## GIVEN RECORDS:
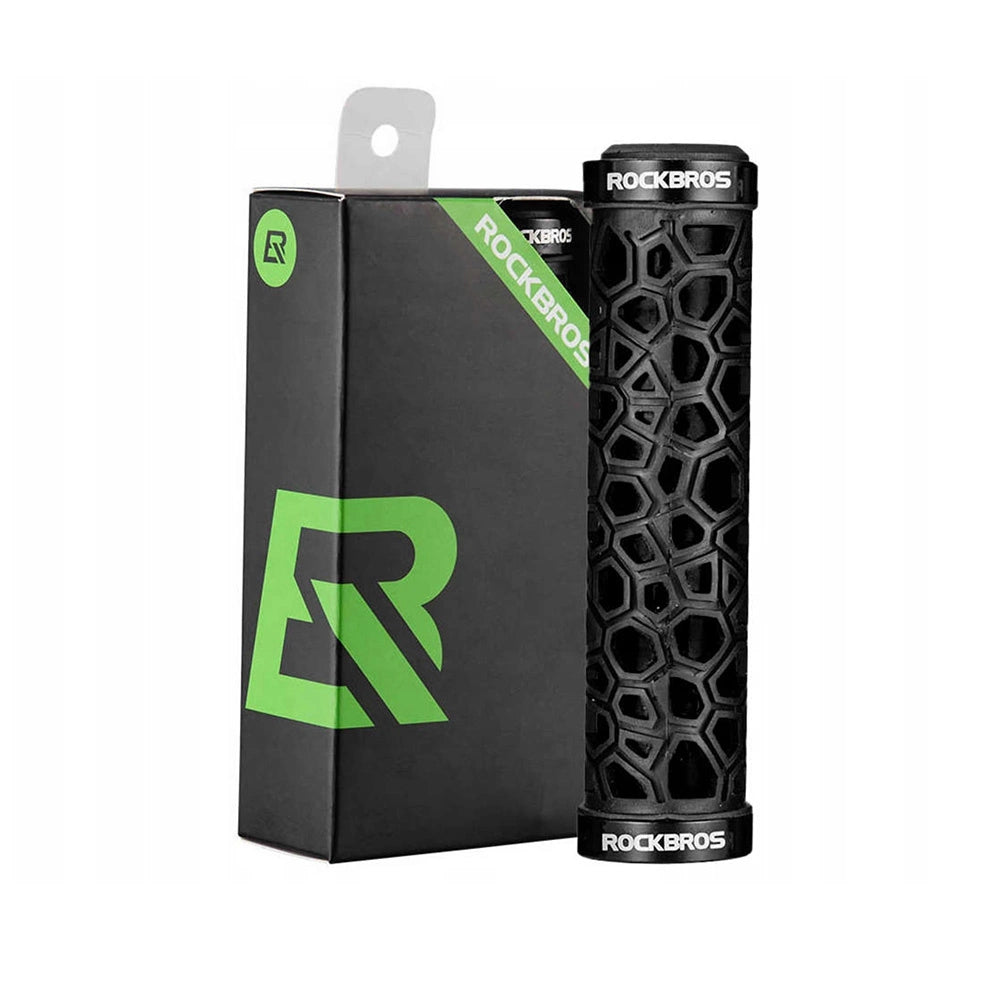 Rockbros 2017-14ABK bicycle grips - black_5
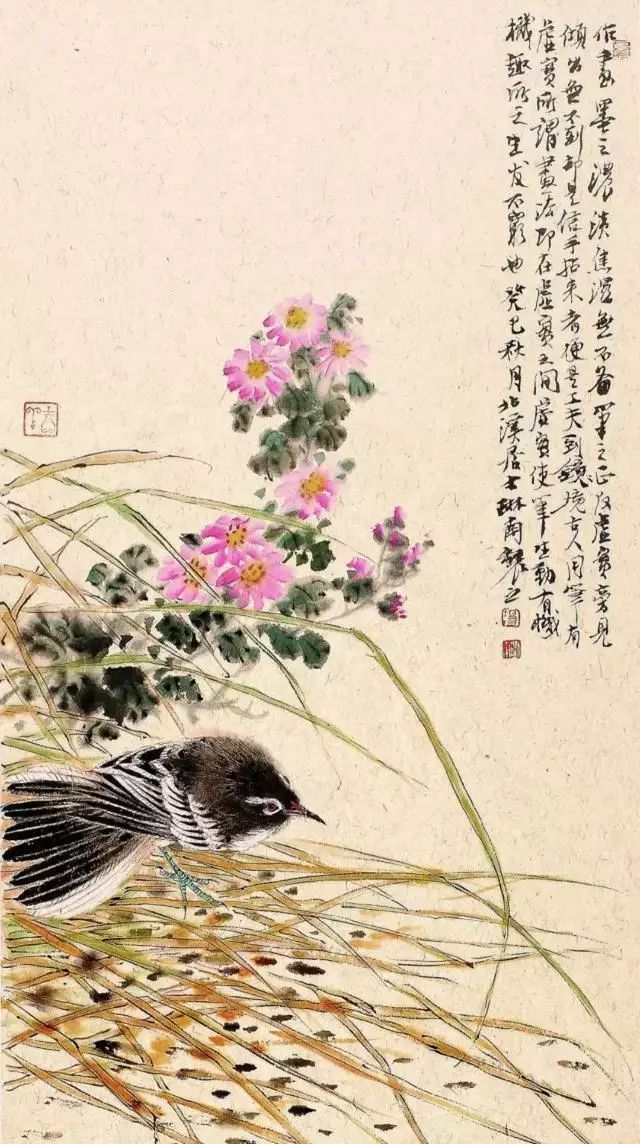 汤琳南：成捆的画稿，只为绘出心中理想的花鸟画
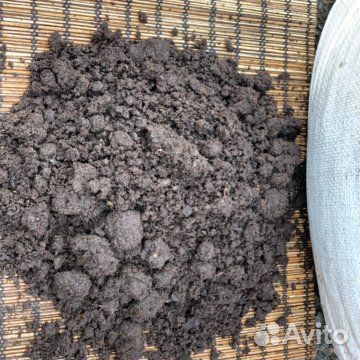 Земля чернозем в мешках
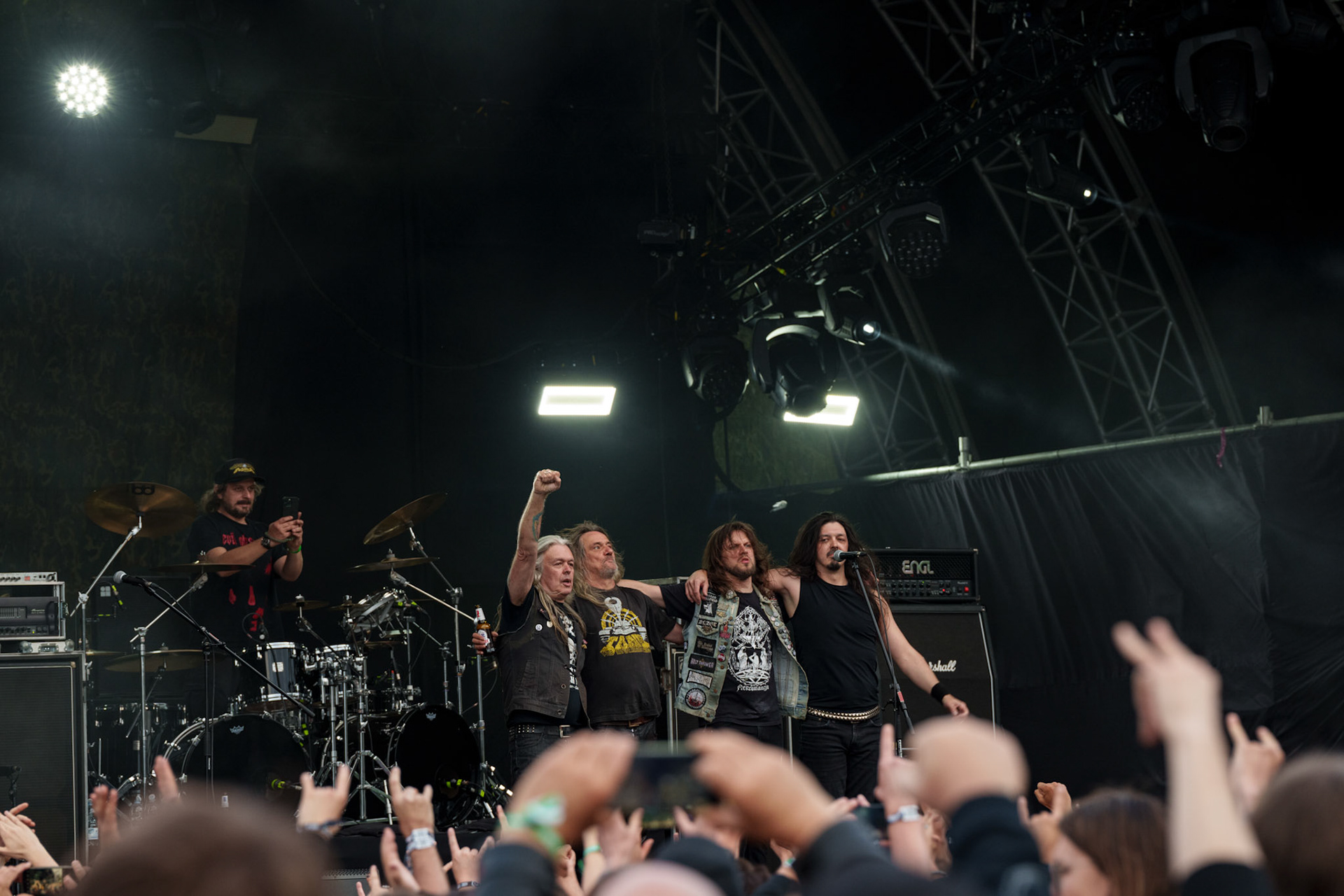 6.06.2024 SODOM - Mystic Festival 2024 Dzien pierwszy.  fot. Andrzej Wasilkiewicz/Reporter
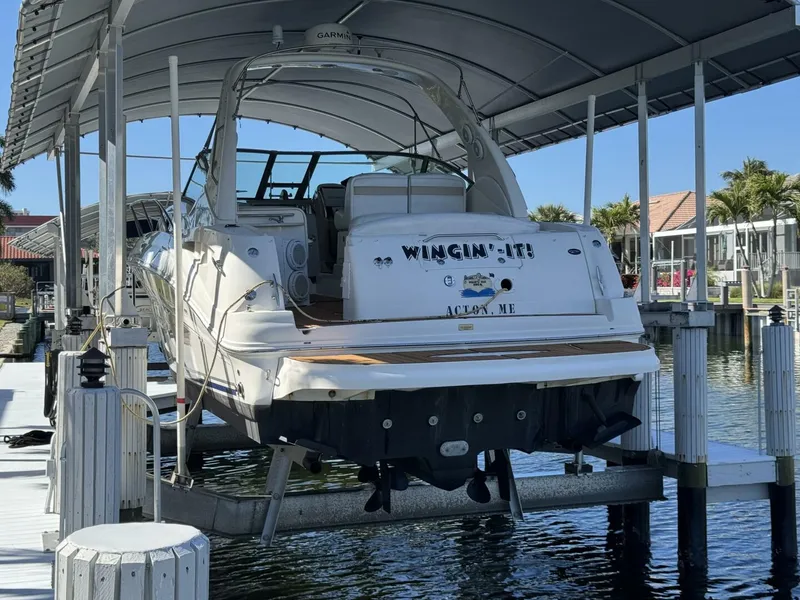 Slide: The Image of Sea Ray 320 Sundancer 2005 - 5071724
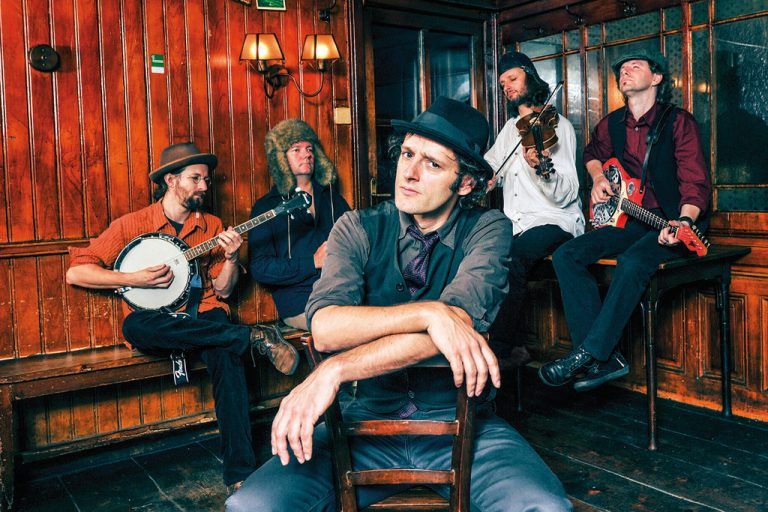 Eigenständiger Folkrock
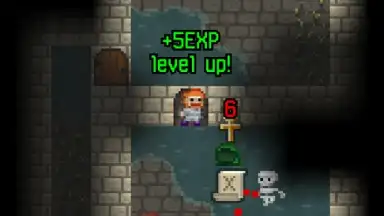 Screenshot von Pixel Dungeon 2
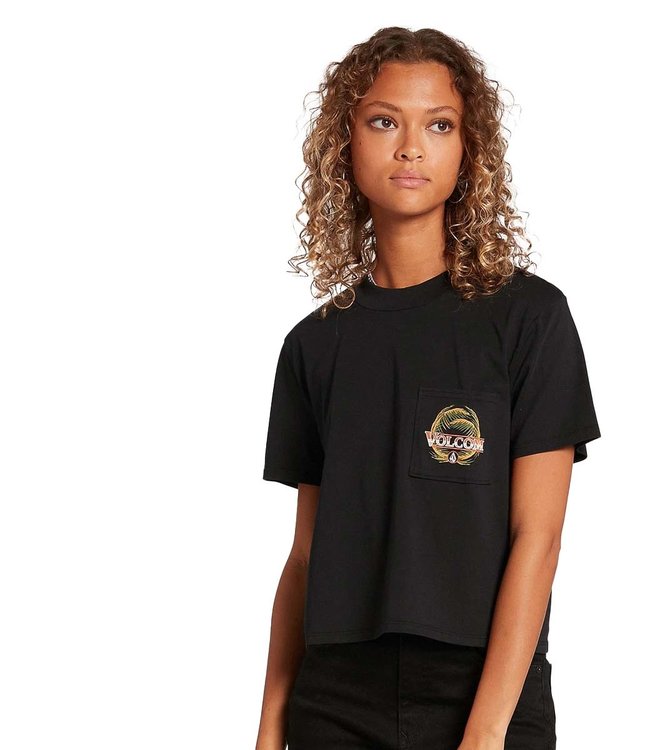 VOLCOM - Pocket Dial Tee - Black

## ACTIVITY:
Copy out every caption line in the material above word for word, and leave the pictures out of your answer.

## RESPONSE AREA:
 Rockbros 2017-14ABK bicycle grips - black_5
 汤琳南：成捆的画稿，只为绘出心中理想的花鸟画
 Земля чернозем в мешках
 6.06.2024 SODOM - Mystic Festival 2024 Dzien pierwszy.  fot. Andrzej Wasilkiewicz/Reporter
 Slide: The Image of Sea Ray 320 Sundancer 2005 - 5071724
 Eigenständiger Folkrock
 Screenshot von Pixel Dungeon 2
 VOLCOM - Pocket Dial Tee - Black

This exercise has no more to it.